Data to use.
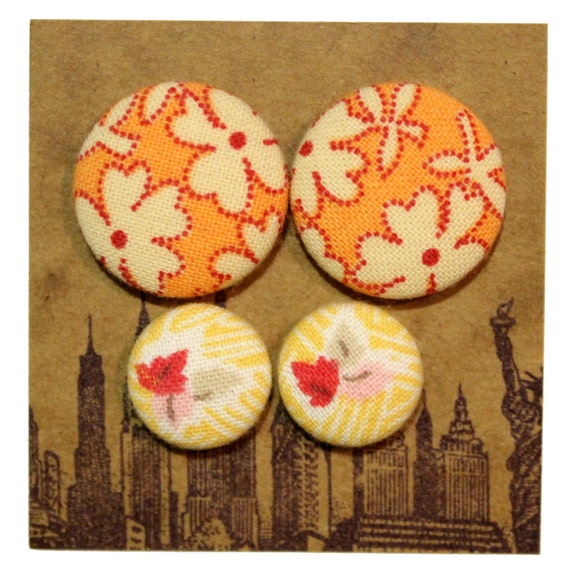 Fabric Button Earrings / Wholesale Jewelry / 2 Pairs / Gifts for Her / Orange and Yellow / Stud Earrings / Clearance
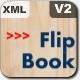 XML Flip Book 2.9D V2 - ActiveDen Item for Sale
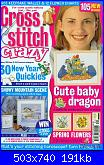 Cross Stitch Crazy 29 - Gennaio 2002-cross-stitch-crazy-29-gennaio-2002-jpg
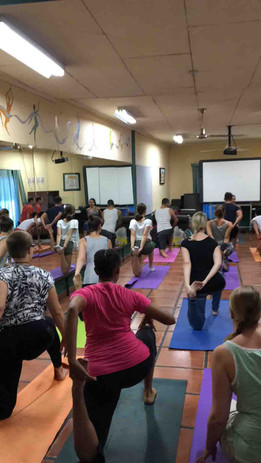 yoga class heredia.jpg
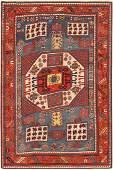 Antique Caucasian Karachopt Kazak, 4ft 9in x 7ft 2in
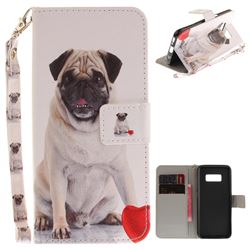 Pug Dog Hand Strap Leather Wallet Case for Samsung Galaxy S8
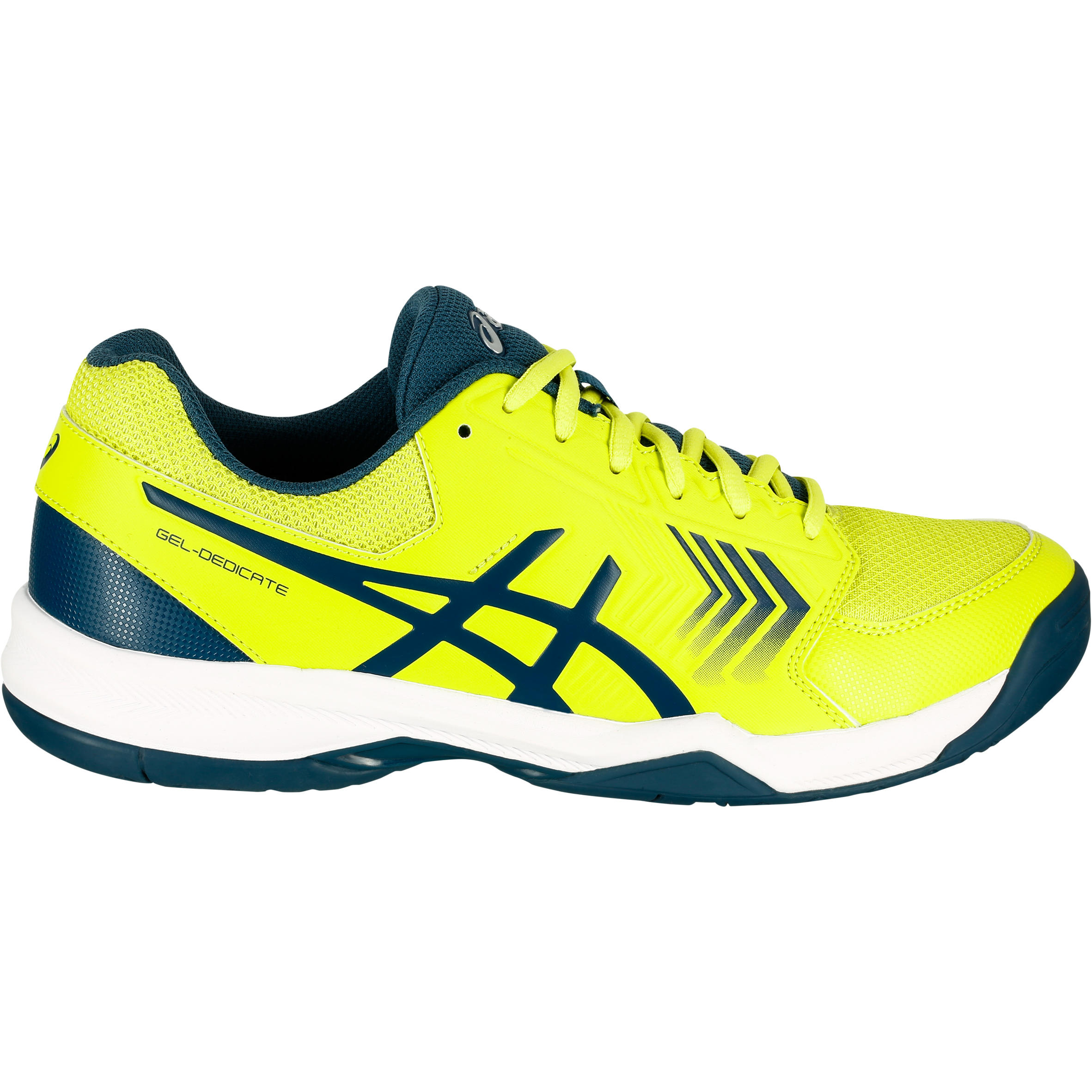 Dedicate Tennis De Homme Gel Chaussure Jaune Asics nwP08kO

About this task. For each record above, write out every line exactly and skip the pictures.

Exercise answer.
 Fabric Button Earrings / Wholesale Jewelry / 2 Pairs / Gifts for Her / Orange and Yellow / Stud Earrings / Clearance
 XML Flip Book 2.9D V2 - ActiveDen Item for Sale
 Cross Stitch Crazy 29 - Gennaio 2002-cross-stitch-crazy-29-gennaio-2002-jpg
 yoga class heredia.jpg
 Antique Caucasian Karachopt Kazak, 4ft 9in x 7ft 2in
 Pug Dog Hand Strap Leather Wallet Case for Samsung Galaxy S8
 Dedicate Tennis De Homme Gel Chaussure Jaune Asics nwP08kO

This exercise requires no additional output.